Here's a little excerpt:

"I decided I'd give it a try and picked up a whole chicken the next time I was at the grocery store, and took it home to discover the pastime of carving your own chicken.

As I pushed and prodded the poor creature, memories of 9th grade biology class and frog dissection came back. I couldn't figure out where I was supposed to cut and tried to pause and rewind the video tutorials to get a better understanding. It felt like the videos were in fast-forward mode, as the chefs sliced and diced with super-human speed. It wasn't nearly as easy as they made it look. Perhaps that's why they're the professionals?

Whereas the videos took less than a minute for the adept cooks and butchers, it took me about 45 minutes of snipping and tugging and sweating (seriously) to finally get my chicken carved up, although one drumstick and both wings got mutilated in the process (not sure how).
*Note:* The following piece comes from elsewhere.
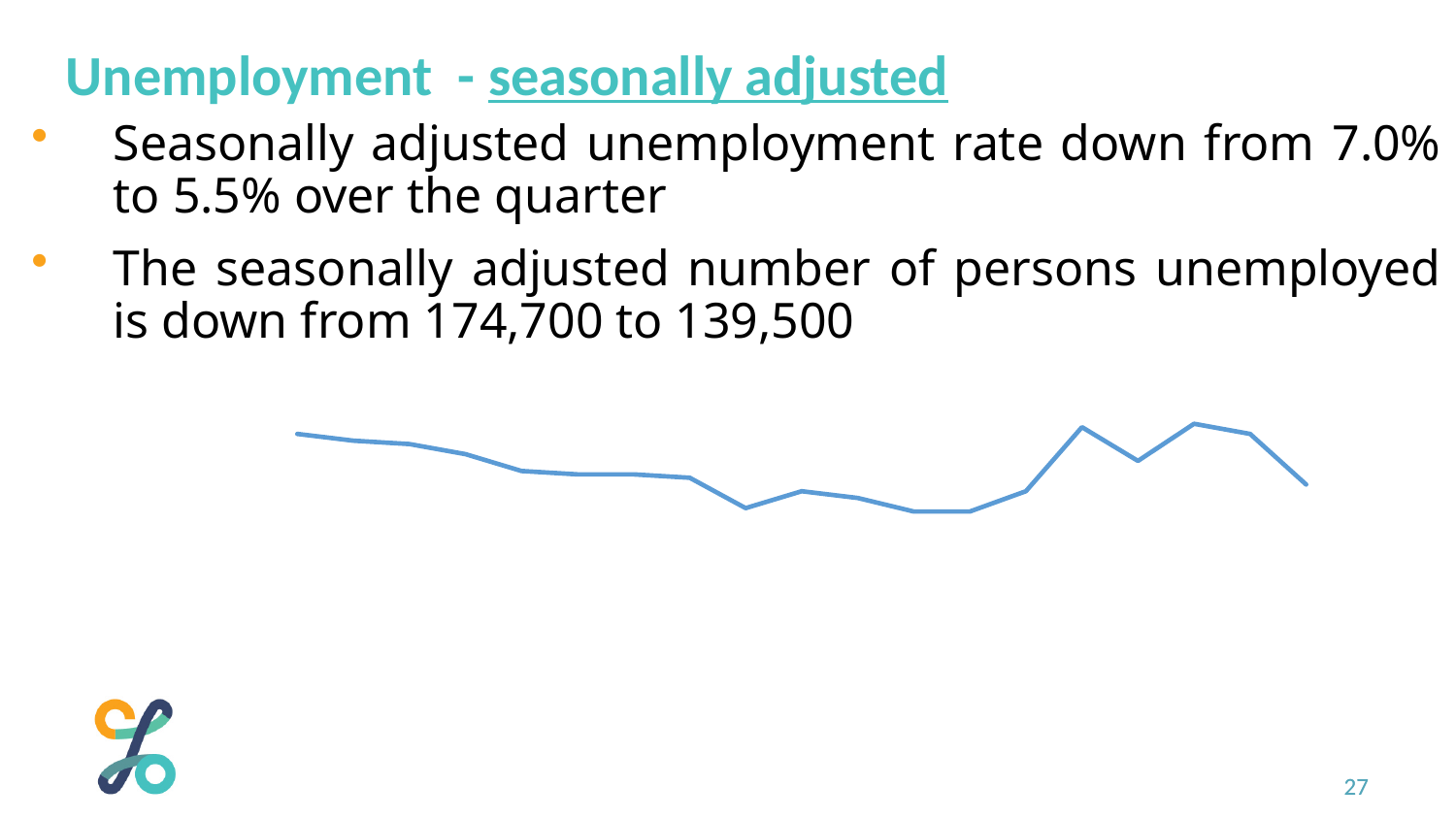
How many lines are plotted on the chart? 1 What kind of chart is shown on the slide? line chart Over the left half of the chart, does the line generally rise or fall? fall Does the chart display any axis labels or a legend? no Does the line end lower or higher than where it starts at the left of the chart? lower What colour is the line on the chart? blue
I shoved the cuts into the fridge, and washed my hands about 5 times once I was done, slightly grossed out by the hands-on experience I just had with my dinner. (Not to mention the extra parts that rolled out from the inside of my dinner during the operation .)"

Henria O.

One day a friend and I were eating lunch together. She happened to have pizza and I can't remember what I was eating. Anyway, during the course of our lunch we were talking and laughing. At one point, my friend laughed so hard that her bite of pizza flew out of her mouth and landing on my clothing!
sazzyfrazz at gmail dot com


I have a funny story. I told my daughter that I could change the color on tv. We watched the Wizard of Oz and I told her I would change the color after Dorothy’s house crashed in the tornado. Her eyes opened up wide, and she was like, “Wow, Daddy, you were right!”

pauleyd68 (at) yahoo (dot) com



pauleyd68 (at) yahoo (dot) com


My best friend was cooking a turkey and she was so proud of herself. After a while we started smelling something aweful and came to the conclusion that she never pulled out the plastic bag of turkey parts that came stuffed in the turkey! The plastic bags were all melted and it was a nasty smell. She was so embarassed. Felt so bad for her but yet it was so funny at the same time :)

Betsy Hoff

For Thanksgiving I once cooked ham in a slow cooker with the pineapple. The pineapple was in there the whole time. I had no idea you were supposed to add it towards the end and the pineapple had made the ham all mooshy. So there is was a mooshy mess of ham. We threw it out and made a lasagna.